Remove rows where RT and word frequency are NaN or infinite.

In [None]:
dlp = dlp[!is.na(dlp$rt),]
dlp = dlp[!is.infinite(dlp$rt),]
dlp = dlp[!is.na(dlp$celex.frequency),]

Normalise reaction times + word frequency. Add a column with number of letters for each word.

In [None]:
dlp$RTinv = -1000/dlp$rt
dlp$celex.frequency.log = log(as.numeric(dlp$celex.frequency) + 0.002)
dlp$nletters = nchar(dlp$spelling)

Normalise Coltheart's N for all words for which Coltheart's N is  > 0. Add a new column indicating whether Coltheart's N is 0 or > 0.

In [None]:
dlp$coltheart.N.log = as.numeric(dlp$coltheart.N)
dlp$has_neighbour = ifelse(dlp$coltheart.N > 0, 1, 0)
dlp$has_neighbour_fac = as.factor(dlp$has_neighbour)
dlp[dlp$has_neighbour == 1, "coltheart.N.log"] = as.numeric(scale(log(dlp$coltheart.N[dlp$has_neighbour==1])))

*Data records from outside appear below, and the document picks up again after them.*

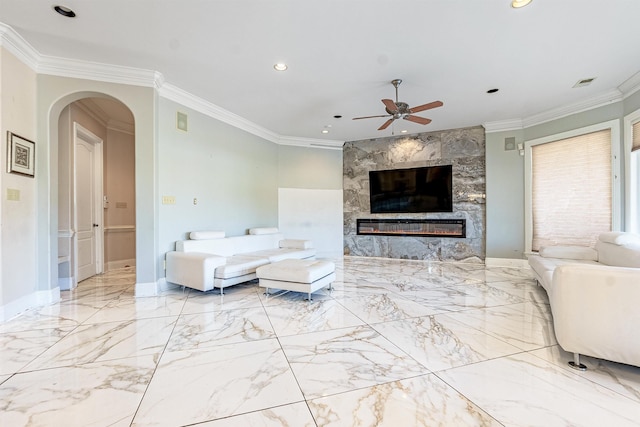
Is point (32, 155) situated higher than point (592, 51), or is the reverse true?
point (592, 51)

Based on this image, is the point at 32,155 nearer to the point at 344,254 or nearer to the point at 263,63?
the point at 263,63

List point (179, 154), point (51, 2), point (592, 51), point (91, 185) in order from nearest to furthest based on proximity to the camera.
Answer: point (51, 2)
point (592, 51)
point (179, 154)
point (91, 185)

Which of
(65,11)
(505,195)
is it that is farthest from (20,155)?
(505,195)

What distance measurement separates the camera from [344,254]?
698 cm

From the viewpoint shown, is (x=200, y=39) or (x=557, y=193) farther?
(x=557, y=193)

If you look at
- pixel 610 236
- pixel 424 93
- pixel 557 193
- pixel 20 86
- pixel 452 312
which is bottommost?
pixel 452 312

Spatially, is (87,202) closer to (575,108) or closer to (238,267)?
(238,267)

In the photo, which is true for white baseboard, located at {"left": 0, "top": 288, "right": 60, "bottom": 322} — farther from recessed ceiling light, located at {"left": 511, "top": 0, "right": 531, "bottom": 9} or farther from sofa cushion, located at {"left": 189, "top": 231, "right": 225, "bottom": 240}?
recessed ceiling light, located at {"left": 511, "top": 0, "right": 531, "bottom": 9}

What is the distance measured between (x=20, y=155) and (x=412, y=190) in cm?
630

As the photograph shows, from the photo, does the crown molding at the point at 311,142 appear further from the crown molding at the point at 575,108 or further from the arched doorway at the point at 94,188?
the crown molding at the point at 575,108

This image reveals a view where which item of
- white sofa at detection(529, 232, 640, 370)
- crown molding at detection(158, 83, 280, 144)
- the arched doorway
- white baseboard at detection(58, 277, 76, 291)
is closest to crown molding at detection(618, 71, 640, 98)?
white sofa at detection(529, 232, 640, 370)

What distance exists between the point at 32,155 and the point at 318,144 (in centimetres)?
497

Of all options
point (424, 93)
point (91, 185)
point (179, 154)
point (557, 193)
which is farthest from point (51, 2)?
point (557, 193)

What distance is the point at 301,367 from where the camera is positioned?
189 centimetres
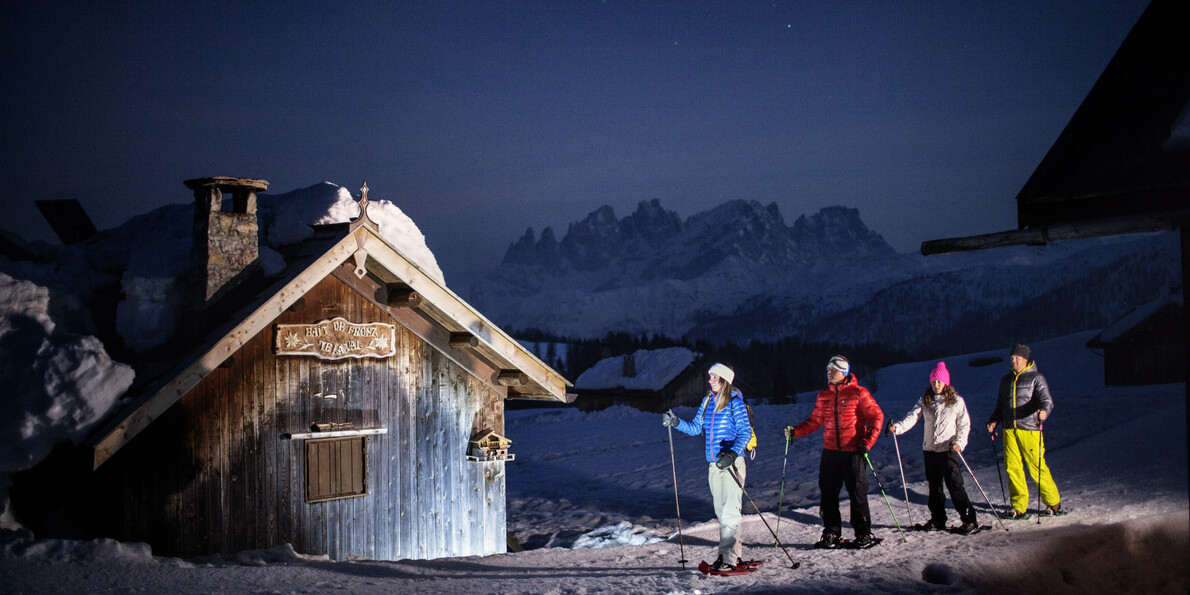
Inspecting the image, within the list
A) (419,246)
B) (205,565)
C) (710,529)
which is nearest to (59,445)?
(205,565)

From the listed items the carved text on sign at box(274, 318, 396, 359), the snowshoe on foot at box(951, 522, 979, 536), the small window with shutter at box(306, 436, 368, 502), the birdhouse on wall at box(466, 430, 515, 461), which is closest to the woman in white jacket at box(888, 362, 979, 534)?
the snowshoe on foot at box(951, 522, 979, 536)

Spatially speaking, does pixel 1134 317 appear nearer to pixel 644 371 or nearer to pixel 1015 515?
pixel 644 371

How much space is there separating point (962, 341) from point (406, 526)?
493 ft

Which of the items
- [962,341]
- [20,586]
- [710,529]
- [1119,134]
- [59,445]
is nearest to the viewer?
[1119,134]

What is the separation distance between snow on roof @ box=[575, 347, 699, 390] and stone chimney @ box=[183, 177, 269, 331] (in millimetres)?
31750

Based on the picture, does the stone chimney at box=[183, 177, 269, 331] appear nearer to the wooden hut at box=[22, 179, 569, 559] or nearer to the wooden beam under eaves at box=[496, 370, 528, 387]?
the wooden hut at box=[22, 179, 569, 559]

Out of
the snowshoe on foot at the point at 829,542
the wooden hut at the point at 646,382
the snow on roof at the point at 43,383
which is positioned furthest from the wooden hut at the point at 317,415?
the wooden hut at the point at 646,382

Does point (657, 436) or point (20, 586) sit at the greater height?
point (20, 586)

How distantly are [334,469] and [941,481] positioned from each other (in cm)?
739

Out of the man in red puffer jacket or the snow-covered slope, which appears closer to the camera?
the snow-covered slope

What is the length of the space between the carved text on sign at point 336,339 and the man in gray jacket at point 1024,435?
7.76 metres

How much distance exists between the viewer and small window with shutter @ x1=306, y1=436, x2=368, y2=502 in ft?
33.9

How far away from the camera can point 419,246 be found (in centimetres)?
1245

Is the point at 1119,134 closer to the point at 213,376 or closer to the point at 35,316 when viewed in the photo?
the point at 213,376
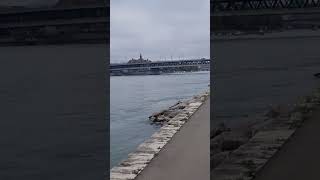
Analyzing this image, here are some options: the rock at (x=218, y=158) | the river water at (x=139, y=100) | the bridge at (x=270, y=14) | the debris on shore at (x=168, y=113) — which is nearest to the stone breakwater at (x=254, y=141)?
the rock at (x=218, y=158)

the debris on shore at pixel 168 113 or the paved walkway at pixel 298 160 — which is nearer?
the paved walkway at pixel 298 160

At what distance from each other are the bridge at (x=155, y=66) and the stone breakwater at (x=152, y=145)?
871 millimetres

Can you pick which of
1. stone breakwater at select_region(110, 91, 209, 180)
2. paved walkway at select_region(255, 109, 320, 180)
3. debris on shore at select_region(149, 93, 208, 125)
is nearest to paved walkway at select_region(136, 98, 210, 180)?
stone breakwater at select_region(110, 91, 209, 180)

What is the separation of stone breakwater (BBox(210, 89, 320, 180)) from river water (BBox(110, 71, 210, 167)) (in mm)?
822

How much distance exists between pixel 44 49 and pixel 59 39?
5.2 inches

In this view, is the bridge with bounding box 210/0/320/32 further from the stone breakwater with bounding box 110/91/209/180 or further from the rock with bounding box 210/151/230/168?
the stone breakwater with bounding box 110/91/209/180

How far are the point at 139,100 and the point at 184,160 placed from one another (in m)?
3.85

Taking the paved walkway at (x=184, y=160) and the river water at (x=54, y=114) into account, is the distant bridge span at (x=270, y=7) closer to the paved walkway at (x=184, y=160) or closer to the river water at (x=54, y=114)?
the river water at (x=54, y=114)

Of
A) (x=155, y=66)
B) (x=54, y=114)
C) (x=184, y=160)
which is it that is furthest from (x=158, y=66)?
(x=54, y=114)

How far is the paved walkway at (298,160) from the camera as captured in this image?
3104 mm

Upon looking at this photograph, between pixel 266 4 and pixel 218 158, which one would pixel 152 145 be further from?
pixel 266 4

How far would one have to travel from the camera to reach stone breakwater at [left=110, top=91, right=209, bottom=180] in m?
4.11

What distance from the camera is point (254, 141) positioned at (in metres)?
3.28

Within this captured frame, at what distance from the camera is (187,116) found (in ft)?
24.1
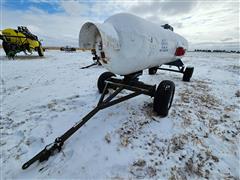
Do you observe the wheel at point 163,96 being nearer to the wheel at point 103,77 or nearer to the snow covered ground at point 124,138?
the snow covered ground at point 124,138

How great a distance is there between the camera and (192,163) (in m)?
1.69

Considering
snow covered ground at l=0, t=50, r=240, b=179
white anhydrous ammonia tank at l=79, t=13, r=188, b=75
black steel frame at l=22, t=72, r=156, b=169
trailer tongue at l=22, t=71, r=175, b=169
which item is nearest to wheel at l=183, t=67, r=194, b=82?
snow covered ground at l=0, t=50, r=240, b=179

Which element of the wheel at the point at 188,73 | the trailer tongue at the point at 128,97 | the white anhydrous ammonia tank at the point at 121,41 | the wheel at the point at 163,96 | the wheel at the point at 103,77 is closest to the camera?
the trailer tongue at the point at 128,97

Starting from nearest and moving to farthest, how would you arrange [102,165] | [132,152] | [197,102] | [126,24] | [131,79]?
[102,165]
[132,152]
[126,24]
[131,79]
[197,102]

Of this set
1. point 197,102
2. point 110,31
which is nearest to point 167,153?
point 110,31

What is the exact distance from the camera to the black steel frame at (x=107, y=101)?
168cm

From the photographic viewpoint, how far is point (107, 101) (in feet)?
7.63

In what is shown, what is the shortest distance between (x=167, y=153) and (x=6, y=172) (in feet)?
6.49

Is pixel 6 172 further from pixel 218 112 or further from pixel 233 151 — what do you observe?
pixel 218 112

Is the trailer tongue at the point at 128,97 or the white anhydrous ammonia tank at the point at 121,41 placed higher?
the white anhydrous ammonia tank at the point at 121,41

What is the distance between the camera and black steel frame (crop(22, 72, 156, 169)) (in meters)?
1.68

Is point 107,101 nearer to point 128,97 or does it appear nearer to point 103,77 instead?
point 128,97

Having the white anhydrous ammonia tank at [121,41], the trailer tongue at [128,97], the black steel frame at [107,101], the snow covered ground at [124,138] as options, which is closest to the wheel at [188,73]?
the snow covered ground at [124,138]

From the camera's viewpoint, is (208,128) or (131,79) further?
(131,79)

Install and load packages for plotting.

In [None]:
#install.packages("ggplot2")
#install.packages("GGally")
library(ggplot2)
library(GGally)

Plot the distributions of and correlations between classical predictors of lexical reaction times.

In [None]:
options(repr.plot.width=5, repr.plot.height=5)
#pdf("../../fig/dlp.dist.classical.pdf", he=5, wi=5)
ggpairs(dlp[, c("RTinv", "celex.frequency.log", "coltheart.N.log", "nletters")])
#dev.off()

GAM of RT predicted by word frequency, Coltheart's N and word length.

In [None]:
gam.classical = gam(RTinv ~ s(celex.frequency.log) + 
                                s(coltheart.N.log, by=has_neighbour_fac) + 
                                has_neighbour_fac  + 
                                s(nletters), 
                    data=dlp)

Inspect model summary and plot.

In [None]:
summary(gam.classical)

In [None]:
options(repr.plot.width=15, repr.plot.height=4)
#pdf("../fig/dlp.gam.classical.pdf", he=4, wi=15)
par(mfrow=c(1,4), mar=c(5.1, 5.1, 4.1, 2.1))
plot(gam.classical, scale=F, rug=T, scheme=1, shade.col="steelblue2", ylab="RTinv", cex.lab=2.5, cex.axis=2)
#dev.off()

In [None]:
options(repr.plot.width=11.5, repr.plot.height=4)
pdf("../fig/dlp.gam.classical_bw.pdf", he=4, wi=11.5)
par(mfrow=c(1,3), mar=c(5.1, 5.1, 4.1, 2.1))
plot(gam.classical, scale=F, rug=T, scheme=1, select=1, ylab="RTinv", cex.lab=2.5, cex.axis=2)
plot(gam.classical, scale=F, rug=T, scheme=1, select=3, ylab="RTinv", cex.lab=2.5, cex.axis=2)
plot(gam.classical, scale=F, rug=T, scheme=1, select=4, ylab="RTinv", cex.lab=2.5, cex.axis=2)
dev.off()

Plot the distributions of and correlations between reaction times and two DLM-based measures.

In [None]:
options(repr.plot.width=5, repr.plot.height=5)
#pdf("../../fig/dlp.dist.measures.pdf", he=5, wi=5)
dlp$SemanticSupportForForm.log = log(dlp$SemanticSupportForForm + 1)
ggpairs(dlp[, c("RTinv", "SemanticDensity", "SemanticSupportForForm.log")])
#dev.off()

GAM of RT predicted by word frequency, semantic density and semantic support for form.

In [None]:
gam.measures = gam(RTinv ~ s(celex.frequency.log) + 
                               s(SemanticDensity) + 
                               s(SemanticSupportForForm.log), 
                   data=dlp)

Inspect model summary and plot.

In [None]:
summary(gam.measures)

In [None]:
options(repr.plot.width=15, repr.plot.height=5)
#pdf("../../fig/dlp.gam.measures.pdf", he=5, wi=15)
par(mfrow=c(1,3), mar=c(5.1, 5.1, 4.1, 2.1))
plot(gam.measures, scale=F, rug=T, scheme=1, shade.col="steelblue2", ylab="RTinv", cex.lab=2.5, cex.axis=2)
#dev.off()

Inspect concurvity (collinearity in non-linear models) of the DLM-based model:

In [None]:
concurvity(gam.measures)

Concurvity is fine.

Calculate AIC of the classical and DLM-based measures GAMs.

In [None]:
AIC(gam.classical)

In [None]:
AIC(gam.measures)

In [None]:
AIC(gam.classical) - AIC(gam.measures)

The AIC of the DLM-based measures GAM is clearly lower than of the classical GAM. Thus, the DLM-based measures GAM is much more likely to have produced the observed data.

# References

Keuleers, E., Diependaele, K., and Brysbaert, M. (2010). Practice effects in large-scale visual word recognition studies: A lexical decision study on 14,000 dutch mono-and disyllabic words and nonwords. Frontiers in psychology, 1:174.